The EGM will be valid only if attended by shareholders representing at least half (50%) of the Share Capital. In case of non-completion of the Quorum at this meeting, a second meeting will be held within one hour of the scheduled time for the first meeting, and this meeting will be valid if attended by shareholders representing at least one quarter (25%) of the Share Capital.
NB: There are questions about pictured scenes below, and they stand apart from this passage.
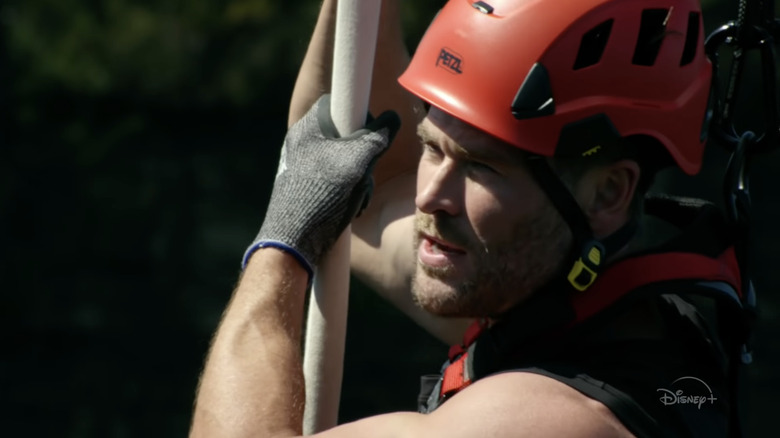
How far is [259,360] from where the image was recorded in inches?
84.8

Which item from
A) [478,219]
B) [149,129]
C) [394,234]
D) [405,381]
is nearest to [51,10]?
[149,129]

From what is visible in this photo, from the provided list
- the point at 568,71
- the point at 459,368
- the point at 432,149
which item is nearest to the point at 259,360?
the point at 459,368

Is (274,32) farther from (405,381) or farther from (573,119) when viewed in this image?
(573,119)

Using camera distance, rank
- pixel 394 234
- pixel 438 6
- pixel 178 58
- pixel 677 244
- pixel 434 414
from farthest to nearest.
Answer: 1. pixel 178 58
2. pixel 438 6
3. pixel 394 234
4. pixel 677 244
5. pixel 434 414

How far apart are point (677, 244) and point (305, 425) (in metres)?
0.72

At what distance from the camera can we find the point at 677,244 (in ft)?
6.88

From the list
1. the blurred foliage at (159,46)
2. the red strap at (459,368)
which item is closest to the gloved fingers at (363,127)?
the red strap at (459,368)

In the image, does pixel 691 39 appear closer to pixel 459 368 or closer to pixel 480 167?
pixel 480 167

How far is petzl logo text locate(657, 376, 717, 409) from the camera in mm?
1968

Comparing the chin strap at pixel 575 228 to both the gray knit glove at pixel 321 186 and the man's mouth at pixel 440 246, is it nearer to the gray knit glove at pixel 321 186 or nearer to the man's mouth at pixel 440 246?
the man's mouth at pixel 440 246

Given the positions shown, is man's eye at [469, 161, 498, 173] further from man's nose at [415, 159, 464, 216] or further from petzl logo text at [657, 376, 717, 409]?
petzl logo text at [657, 376, 717, 409]

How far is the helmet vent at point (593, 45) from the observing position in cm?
202

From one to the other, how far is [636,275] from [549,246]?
13cm

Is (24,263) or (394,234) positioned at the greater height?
(394,234)
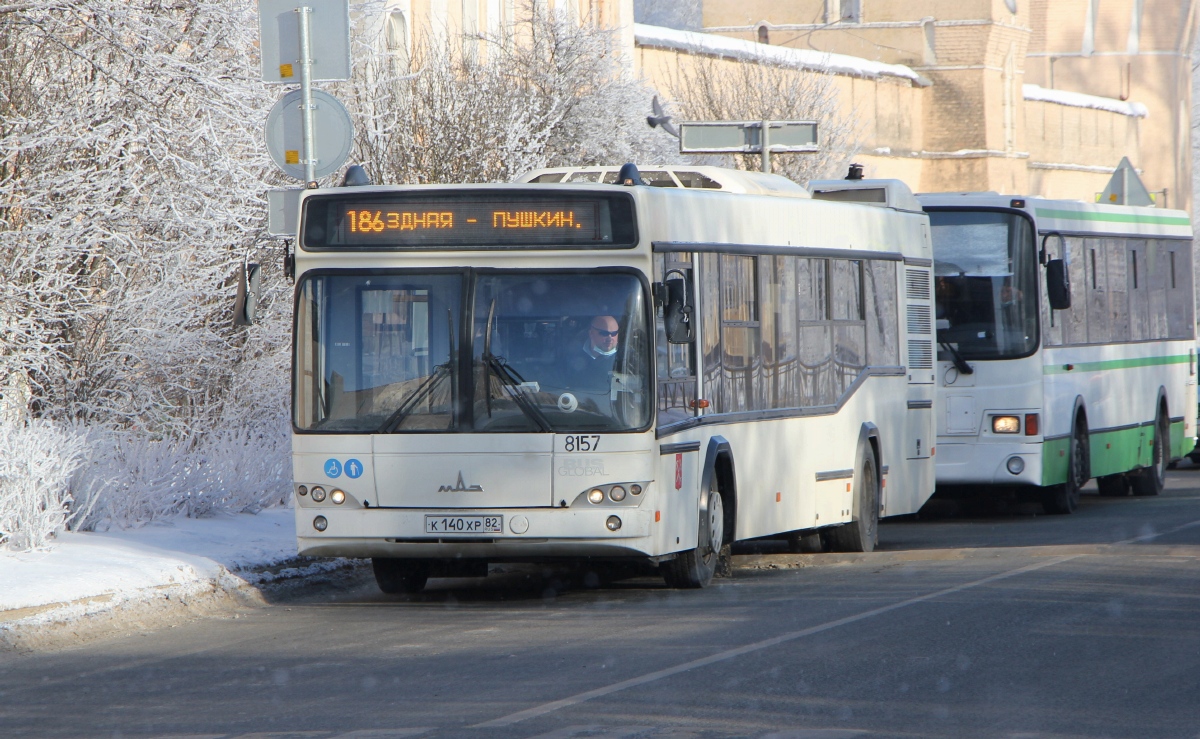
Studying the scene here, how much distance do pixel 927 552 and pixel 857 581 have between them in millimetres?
2394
1. Voting on the merging of SABB Takaful Company into Walaa in accordance with the provisions of Articles (191), (192) and (193) of the Companies Law. by issuing (0.6005476176470590) new shares in Walaa against each share in SABB Takaful (“Merger Transaction”), in accordance with the terms and conditions of the merger agreement signed between both companies on 23/07/1443H (Corresponding to 24/02/2022G) (“Merger Agreement"), including voting on the following matters related to the Merger Transaction:
a. Vote on the terms of the Merger Agreement.
b. Vote on the capital increase of Walaa from six hundred and forty-six million, three hundred and ninety-seven thousand and sixty Saudi Riyals (SAR 646,397,060) to eight hundred and fifty million, five hundred and eighty-three thousand, two hundred and fifty Saudi Riyals (SAR 850,583,250), in accordance with the terms and conditions of the Merger Agreement.
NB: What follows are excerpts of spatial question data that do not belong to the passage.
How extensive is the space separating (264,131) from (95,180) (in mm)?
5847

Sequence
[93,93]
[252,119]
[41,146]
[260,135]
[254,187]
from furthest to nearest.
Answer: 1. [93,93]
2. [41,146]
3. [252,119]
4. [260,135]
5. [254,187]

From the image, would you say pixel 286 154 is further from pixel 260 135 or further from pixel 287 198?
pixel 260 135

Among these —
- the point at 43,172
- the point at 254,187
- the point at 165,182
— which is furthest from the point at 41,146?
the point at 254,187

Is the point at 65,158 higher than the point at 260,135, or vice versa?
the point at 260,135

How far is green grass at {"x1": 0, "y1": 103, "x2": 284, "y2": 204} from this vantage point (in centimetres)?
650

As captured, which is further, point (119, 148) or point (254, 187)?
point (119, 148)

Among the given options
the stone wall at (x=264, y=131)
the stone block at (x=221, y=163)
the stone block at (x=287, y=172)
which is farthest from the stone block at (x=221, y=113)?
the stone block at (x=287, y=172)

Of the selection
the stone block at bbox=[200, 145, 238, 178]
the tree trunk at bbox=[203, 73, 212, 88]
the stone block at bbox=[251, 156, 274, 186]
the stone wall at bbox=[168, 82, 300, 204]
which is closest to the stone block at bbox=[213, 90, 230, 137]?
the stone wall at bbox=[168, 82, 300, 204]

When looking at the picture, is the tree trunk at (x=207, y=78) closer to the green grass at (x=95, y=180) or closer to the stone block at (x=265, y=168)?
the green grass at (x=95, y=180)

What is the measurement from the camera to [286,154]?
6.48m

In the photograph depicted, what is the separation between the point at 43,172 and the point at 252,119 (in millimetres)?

c. Vote on amending Article 8 “Share Capital” in Walaa’s Bylaws. The amendment is subject to the approval of the Merger Transaction. (Attached)
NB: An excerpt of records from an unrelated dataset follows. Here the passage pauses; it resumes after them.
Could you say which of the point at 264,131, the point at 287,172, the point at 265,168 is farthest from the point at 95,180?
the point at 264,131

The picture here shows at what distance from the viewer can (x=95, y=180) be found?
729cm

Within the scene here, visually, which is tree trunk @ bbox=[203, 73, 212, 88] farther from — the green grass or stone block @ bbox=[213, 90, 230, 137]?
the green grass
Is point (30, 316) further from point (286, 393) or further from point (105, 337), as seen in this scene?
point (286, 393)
d. Vote on the authorization of Walaa’s board of directors, or any person authorized by the board of directors, to adopt any resolution or take any action as may be necessary to implement any of the above resolutions.
2. Vote on amending the name “Saudi Arabian Monetary Authority “ to “ Saudi Central Bank” in Walaa’s Bylaws (attached).
The shareholders who are registered in Tadawulaty can remotely vote on the General Assembly Meeting’s agenda items through the following link: (www.tadawulaty.com.sa).
Voting on the items of the EGM agenda online will be start from 01:00 AM on Monday 16/02/1444H (corresponding to 12/09/2022G ), until the end of the EGM.
According to Article 191 (4) of the Companies Law and Article 3 (n) of the Merger and Acquisition Regulations, a shareholder that holds shares in both Walaa and SABB Takaful Company is only entitled to vote on resolutions relating to the Merger Transaction in the EGM of one of the companies. If a shareholder votes on the resolutions related to the Merger Transaction in the EGM of both Walaa and SABB Takaful Company, then his vote will only be counted in one of the EGMs.